### Text passage:
Membership is therefore open to any woman who wants to join and take on the challenge.
It is also free although members must sign an indemnity form.
Phindile Nama and Oageng Malgas help Becky manage the group but along with other volunteers are unpaid because, as Becky says modestly, “there are so many Beckys who want to pay it forward and it’s very rewarding”.
Ironman globally has an initiative called “Women for Tri”, publicised by triathlete Katherine Kelly Lang – better known as Brooke in television’s The Bold and the Beautiful.
“Brooke” took part in the World 70.3 champs in Port Elizabeth in September 2018 and addressed a Ketsh Up workshop.
“She’s still in touch with us and she is designed a Team Ketsh Up kit for us – there’s lots of love!” said Becky.
New Ketsh Up groups are mushrooming in Johannesburg, Cape Town as well as recently in Botswana and Swaziland.
Three of its members share how their journey started:
Mercantile Hospital ICU nurse Simoné Jordaan, 38, is a mother of two and lives in Palmridge
I always wanted to run across the red carpet at Ironman so two years ago I entered myself for the 5150 fun tri [short distance triathlon].
I had to face my fears for open water swimming and took some swimming lessons but after completing it, I was totally hooked and decided to challenge myself and entered the 5150 Olympic distance.
Ketsh Up was given the opportunity to train with Team Tissink in prep for the 5150 event in November 2018.
I completed my race, it was a tough, magical day that I will never forget., a life-changing experience.

### What you are asked to do:
Answer these questions from the Ketsh Up passage:
1. What must members sign, even though joining is free?
2. In which city did "Brooke" take part in the World 70.3 champs?
3. Which team did Ketsh Up train with to prepare for the 5150 event in November 2018?

### Dataset content:
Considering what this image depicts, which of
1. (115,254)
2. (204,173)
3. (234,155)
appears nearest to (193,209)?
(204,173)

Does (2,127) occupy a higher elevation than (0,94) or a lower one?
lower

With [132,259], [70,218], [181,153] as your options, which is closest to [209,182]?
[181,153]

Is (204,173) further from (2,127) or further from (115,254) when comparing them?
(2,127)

--

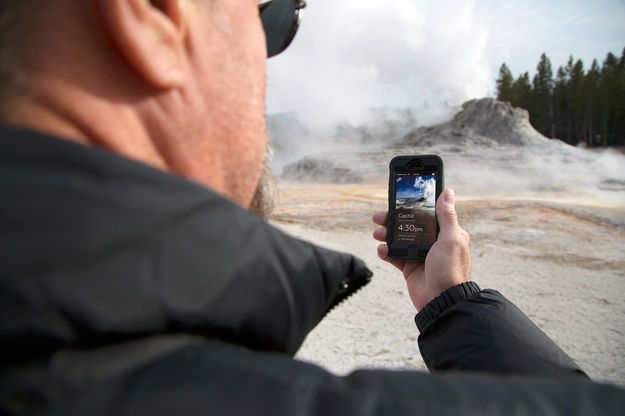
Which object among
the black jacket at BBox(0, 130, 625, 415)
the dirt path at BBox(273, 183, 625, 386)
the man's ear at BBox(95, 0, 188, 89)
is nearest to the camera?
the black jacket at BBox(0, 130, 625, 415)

### Output of the exercise:
1. An indemnity form.
2. Port Elizabeth.
3. Team Tissink.